It isn’t just the increasing cost of health insurance, but the tax on your time when a health system of byzantine complexity requires you to waste hours to get a simple referral or get a claim paid. Middlemen and algorithms, both in the business of denying claims, are a direct cost to the system and a source of rising out-of-pocket prices to patients. If insurance doesn’t pay, you do. These middlemen also function as a drain on doctor time and thus a tax on doctors’ incomes, as well as a debasement of medical services
In this special issue of the Prospect, we take stock of several hidden drivers of rising costs. David Dayen explores all the ways that technology allows sellers of any product that uses the internet to take advantage of surveillance capitalism to personalize prices and charge more than the market price that would be produced by ordinary supply and demand. It’s another case of monopoly pricing power, facilitated by invasive technology.
The remedy for opportunistic price hikes in so many sectors is the resurrection of antitrust.
As Emma Janssen writes, plutocracy is a driver of the affordability crisis. The top 10 percent of income earners now do close to half of the spending, by some estimates. This has led to “premiumization,” where airline seats, concert tickets, and even staple goods are priced for wealthier people because they are the primary buyers. That in turn drives prices higher for everyone else, as anyone who buys a ticket to a concert or a sporting event appreciates. Antitrust policy has thus far failed to curb obvious abuses by middlemen ticket sellers. Paul Starr writes in a sidebar that these trends invert the 20th-century pattern of affordable culture, beginning with nickel movie tickets and cheap bleacher seats.
As the concert ticket example shows, middlemen are drivers of the affordability crisis. As Whitney Curry Wimbish writes, across the economy, from pharmaceuticals to real estate to meatpacking and more, middlemen sit in between suppliers and customers and squeeze out a layer of profit for themselves, taking advantage of their knowledge of industries and typically concentrated control of the supply chain.
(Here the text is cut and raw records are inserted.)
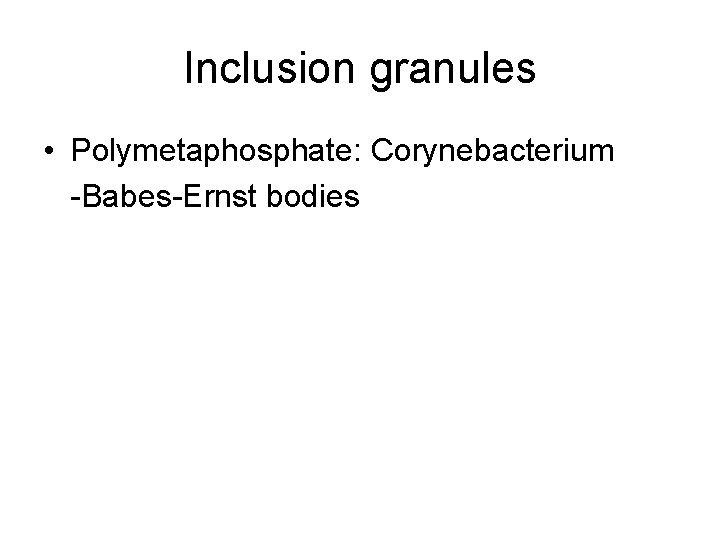 Inclusion granules

• Polymetaphosphate: Corynebacterium
-Babes-Ernst bodies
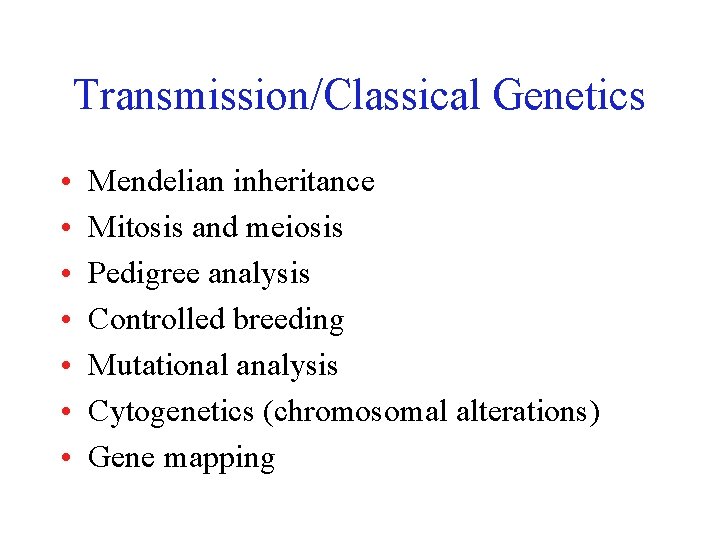 Transmission/Classical Genetics

• Mendelian inheritance
• Mitosis and meiosis
• Pedigree analysis
• Controlled breeding
• Mutational analysis
• Cytogenetics (chromosomal alterations)
• Gene mapping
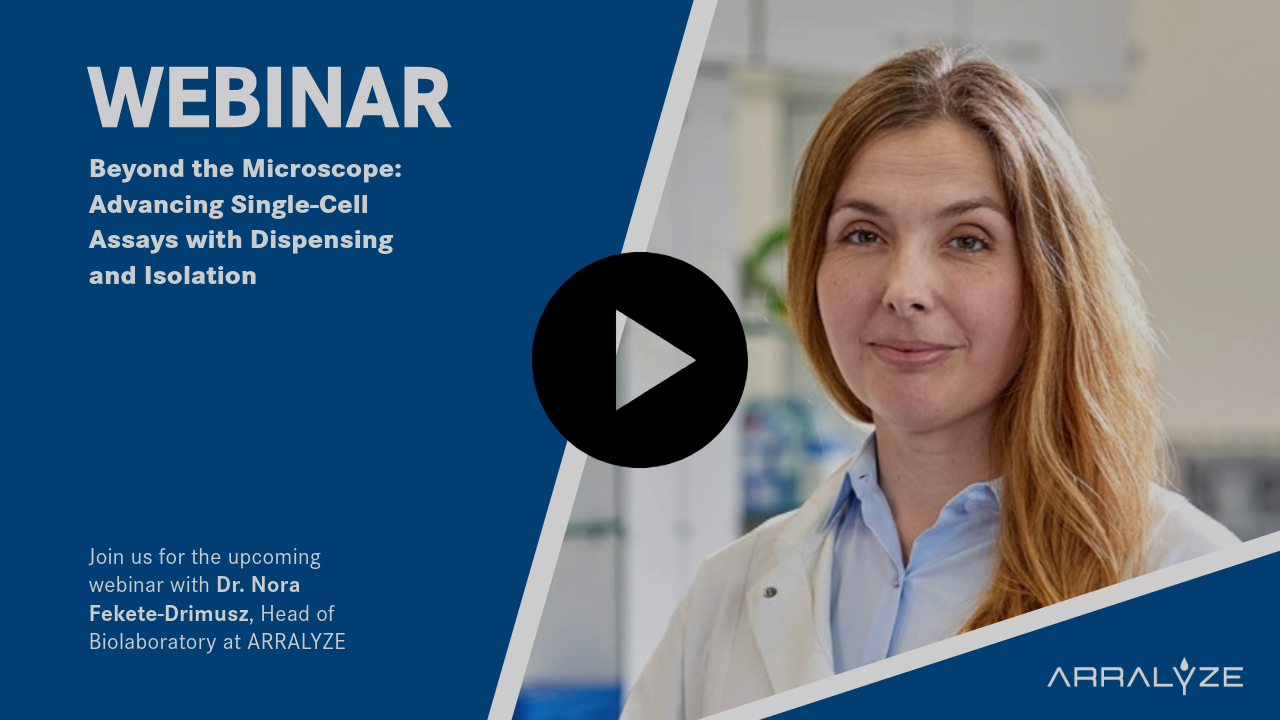 WEBINAR

Beyond the Microscope: Advancing Single-Cell Assays with Dispensing and Isolation

Join us for the upcoming webinar with Dr. Nora Fekete-Drimusz, Head of Biolaboratory at ARRALYZE

ARRALYZE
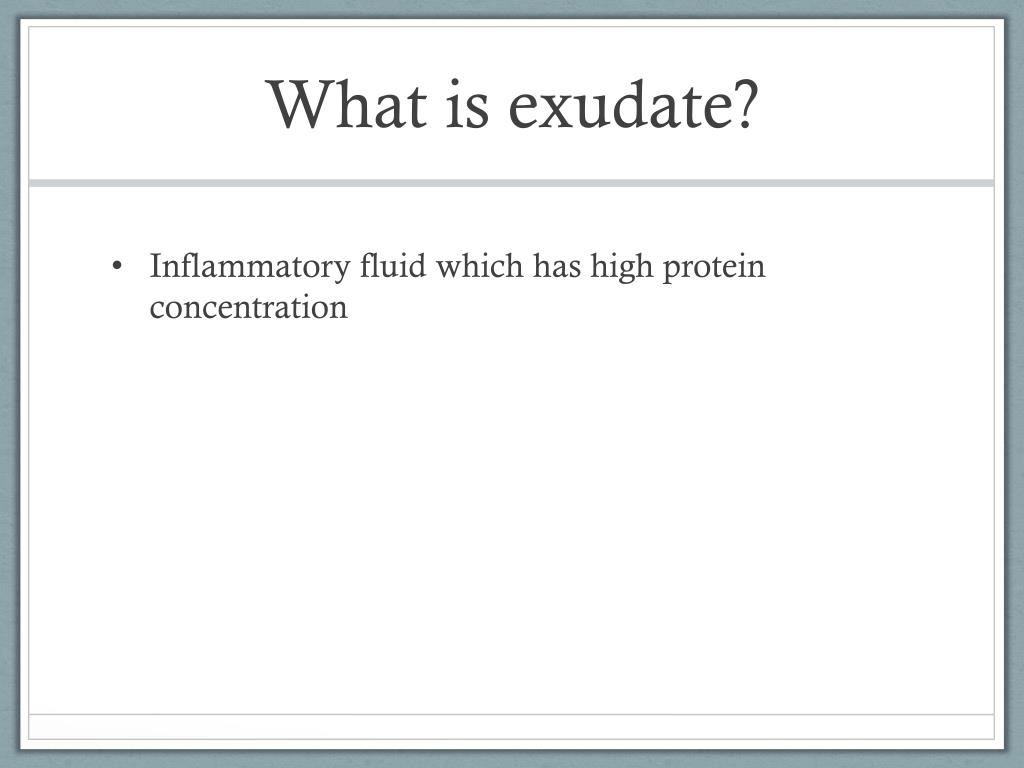 What is exudate?

• Inflammatory fluid which has high protein concentration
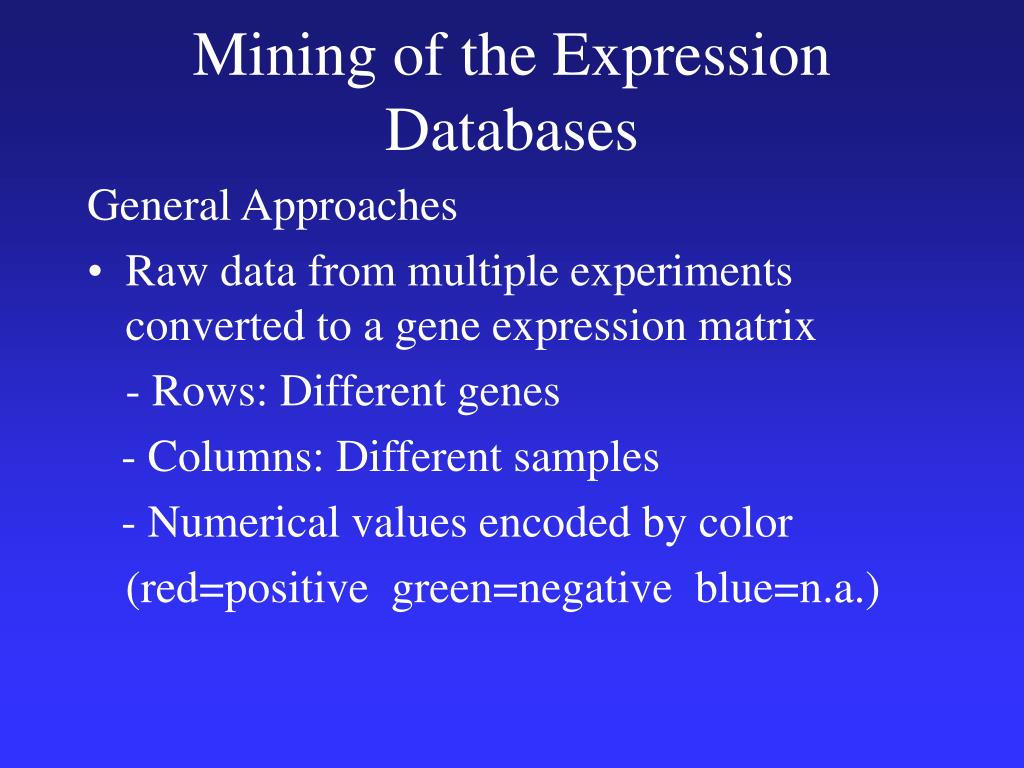 Mining of the Expression Databases

General Approaches

• Raw data from multiple experiments converted to a gene expression matrix

- Rows: Different genes

- Columns: Different samples

- Numerical values encoded by color

(red=positive green=negative blue=n.a.)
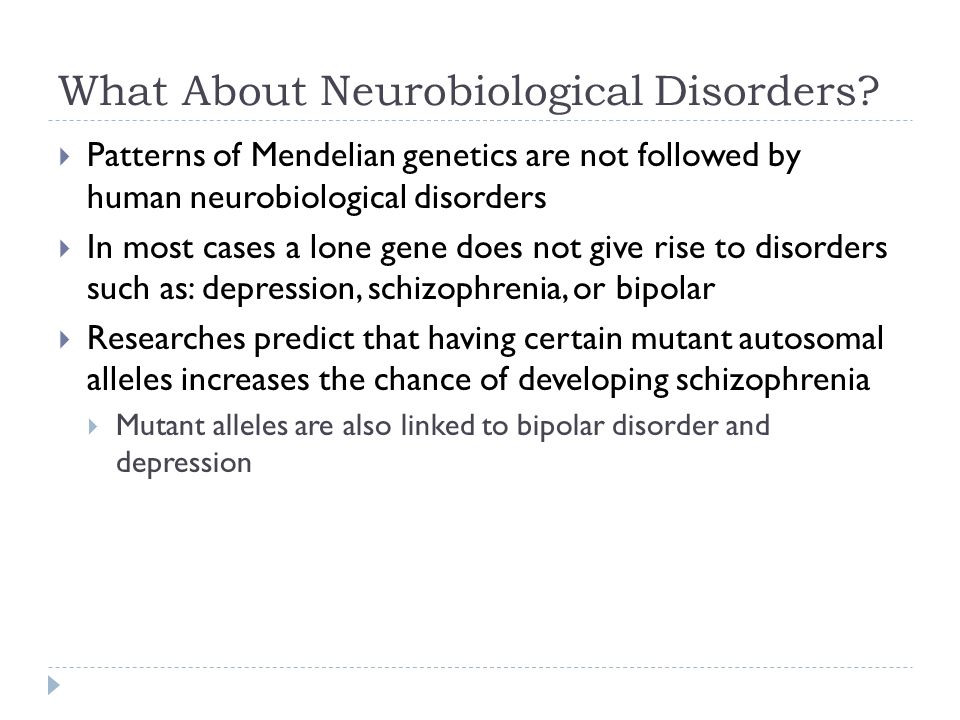 What About Neurobiological Disorders?

Patterns of Mendelian genetics are not followed by human neurobiological disorders

In most cases a lone gene does not give rise to disorders such as: depression, schizophrenia, or bipolar

Researches predict that having certain mutant autosomal alleles increases the chance of developing schizophrenia

Mutant alleles are also linked to bipolar disorder and depression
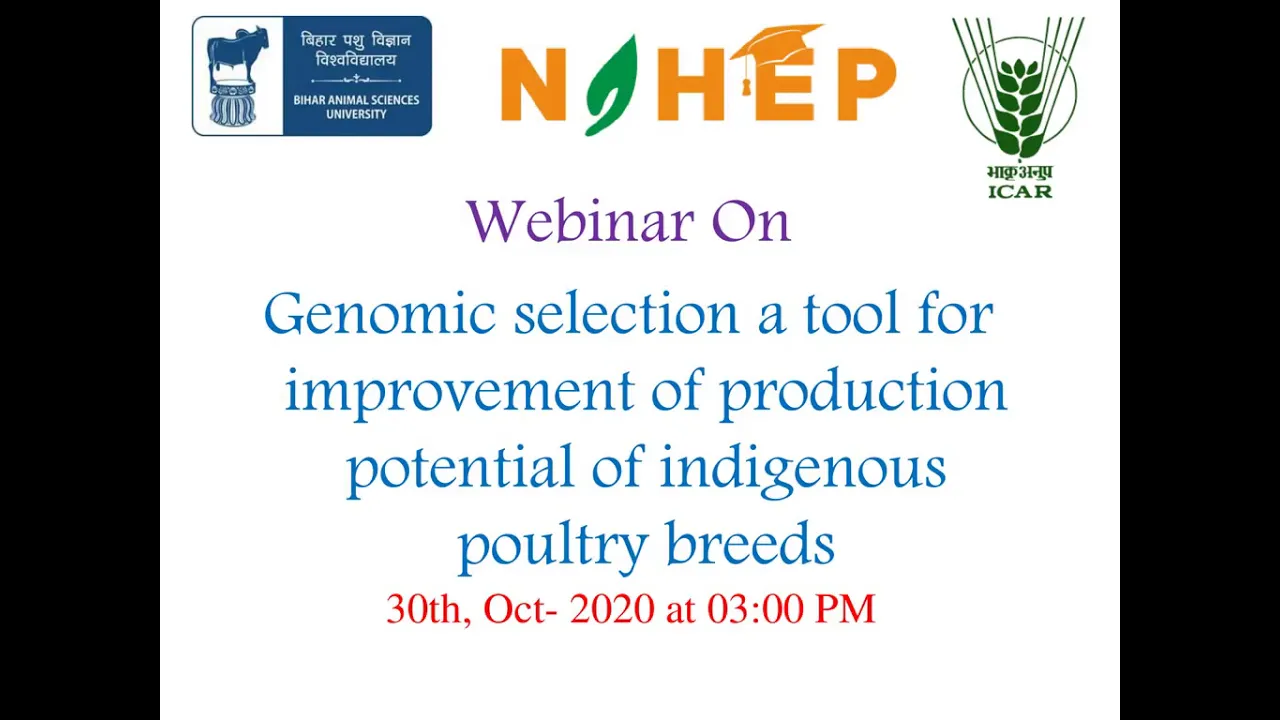 बिहार पशु विज्ञान विश्वविद्यालय
BIHAR ANIMAL SCIENCES UNIVERSITY

NAHEP

भाकृअनुप
ICAR

Webinar On

Genomic selection a tool for improvement of production potential of indigenous poultry breeds

30th, Oct- 2020 at 03:00 PM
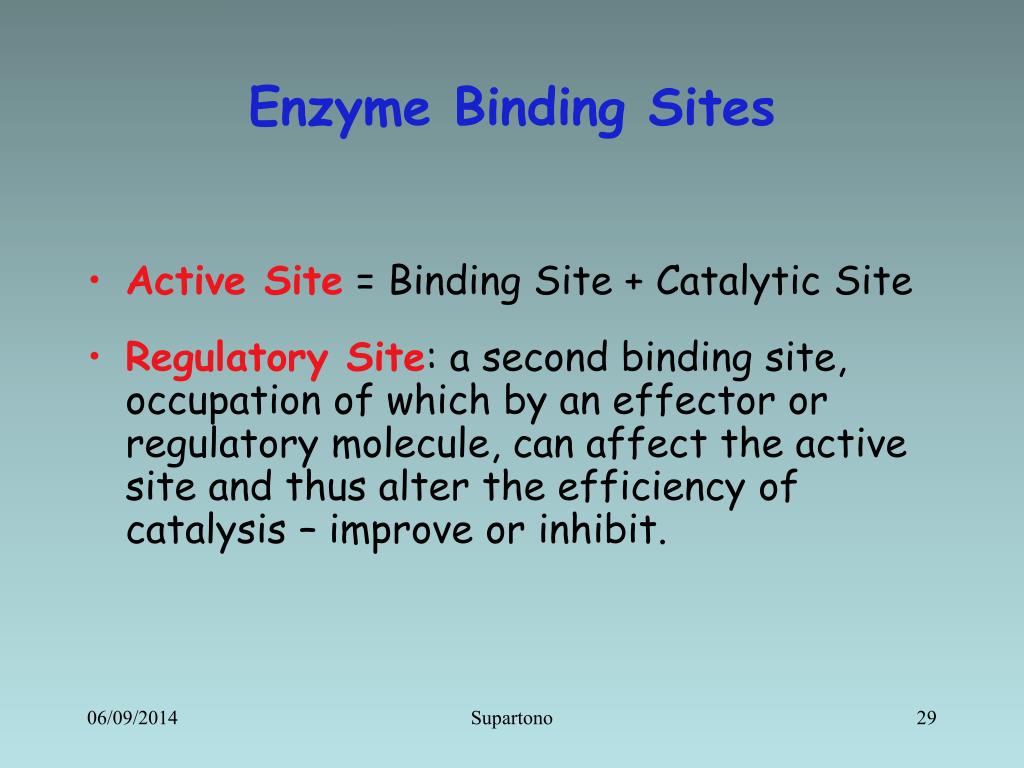 Enzyme Binding Sites

• Active Site = Binding Site + Catalytic Site

• Regulatory Site: a second binding site, occupation of which by an effector or regulatory molecule, can affect the active site and thus alter the efficiency of catalysis – improve or inhibit.

06/09/2014

Supartono

29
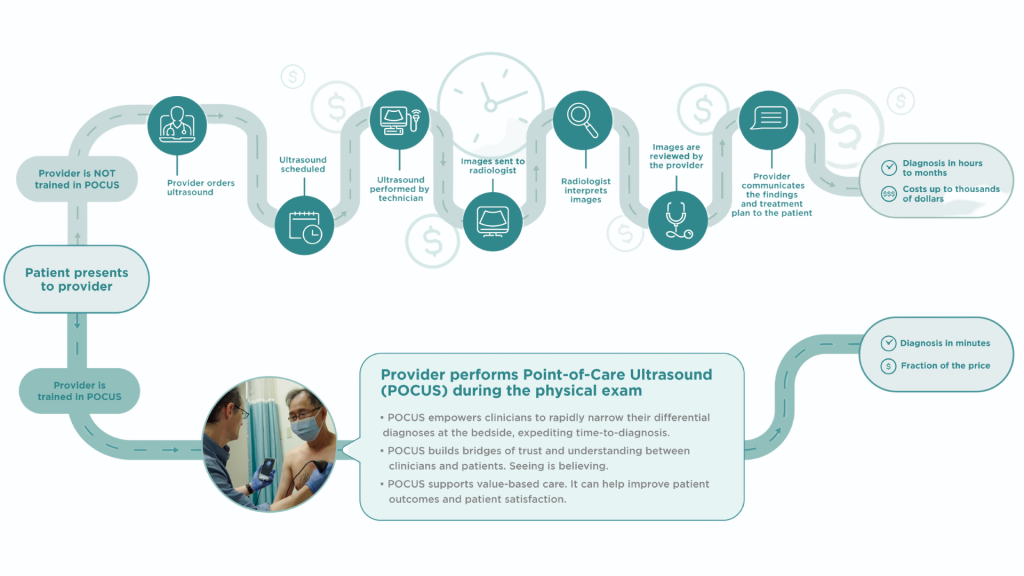 Patient presents to provider

Provider is NOT trained in POCUS

Provider orders ultrasound

Ultrasound scheduled

Ultrasound performed by technician

Images sent to radiologist

Radiologist interprets images

Images are reviewed by the provider

Provider communicates the findings and treatment plan to the patient

Diagnosis in hours to months

Costs up to thousands of dollars

Provider is trained in POCUS

Provider performs Point-of-Care Ultrasound (POCUS) during the physical exam

• POCUS empowers clinicians to rapidly narrow their differential diagnoses at the bedside, expediting time-to-diagnosis.

• POCUS builds bridges of trust and understanding between clinicians and patients. Seeing is believing.

• POCUS supports value-based care. It can help improve patient outcomes and patient satisfaction.

Diagnosis in minutes

Fraction of the price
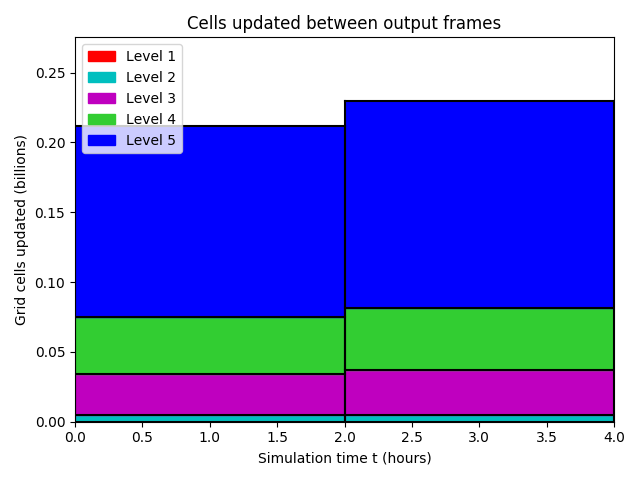 Cells updated between output frames

Level 1
Level 2
Level 3
Level 4
Level 5

Grid cells updated (billions)

0.25
0.20
0.15
0.10
0.05
0.00

0.0 0.5 1.0 1.5 2.0 2.5 3.0 3.5 4.0

Simulation time t (hours)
Regulatory capture, as James Baratta points out, is another source of price increases. Baratta’s focus is on electricity rates, and the failure of state public utility commissions to protect ratepayers from extractive price hikes based on dubious economic models used by utility companies. There is an even more subtle and insidious version of regulatory capture, in which regulations themselves are used to enforce industry’s anti-competitive strategies.
As Cory Doctorow observes in his indispensable book Enshittification (reviewed in our October issue), far more sinister than traditional regulatory capture is regulatory fusion, in which industry designs laws and rules to thwart competition and raise profits. Using provisions of the industry-written 1998 Digital Millennium Copyright Act, Apple makes it a copyright violation for technicians to use non-Apple parts for most repairs to Apple products. The preposterous doctrine is that if an inferior non-Apple part caused the product to fail, that could reduce consumer confidence in Apple’s brand. There is even a name for this doctrine: tarnishment.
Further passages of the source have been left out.